- What is expected
For every line in the material, output its text exactly and exclude any image it holds.

------ Input data ------

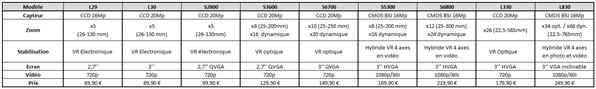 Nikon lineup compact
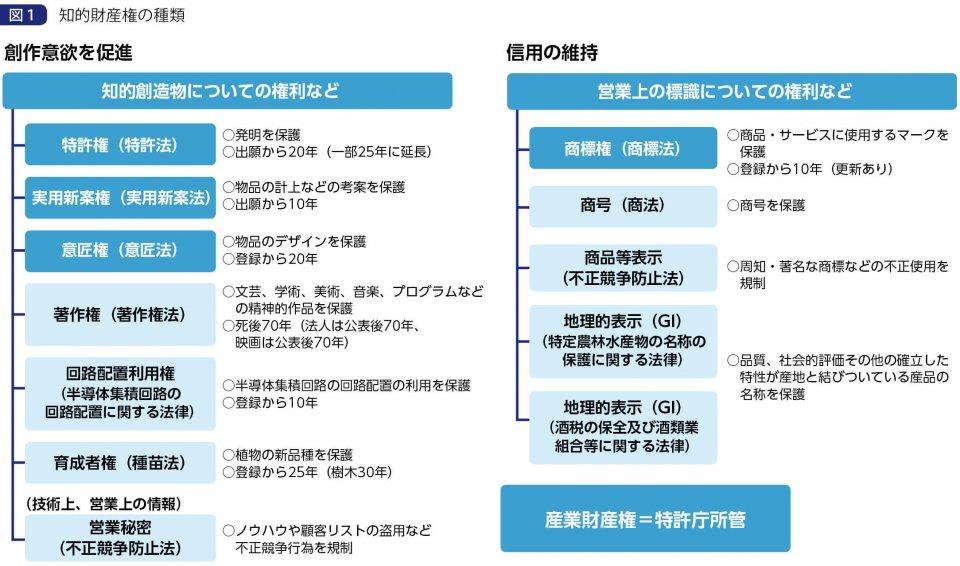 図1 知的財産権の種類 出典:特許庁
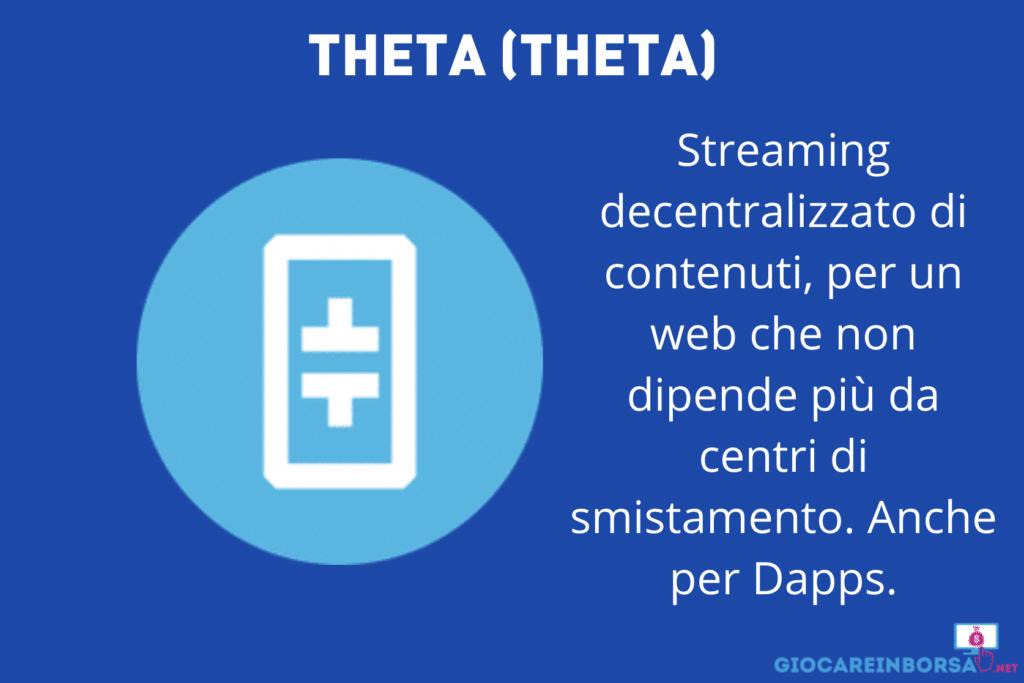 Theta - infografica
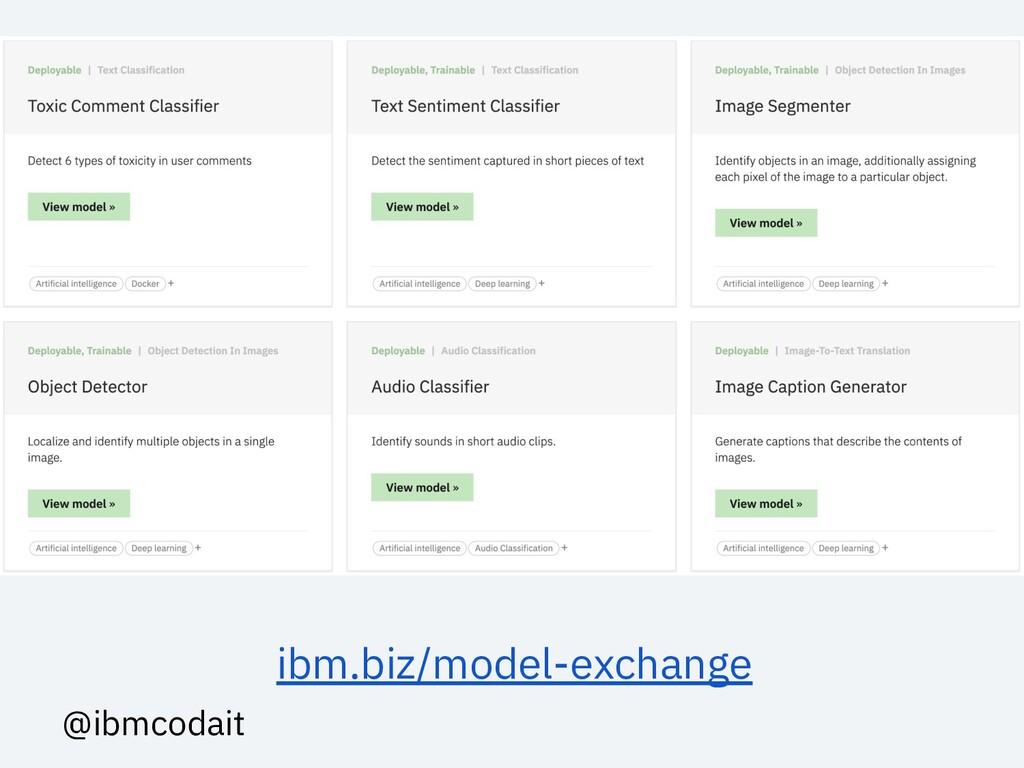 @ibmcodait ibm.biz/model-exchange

------

- Completed task
 Nikon lineup compact
 図1 知的財産権の種類 出典:特許庁
 Theta - infografica
 @ibmcodait ibm.biz/model-exchange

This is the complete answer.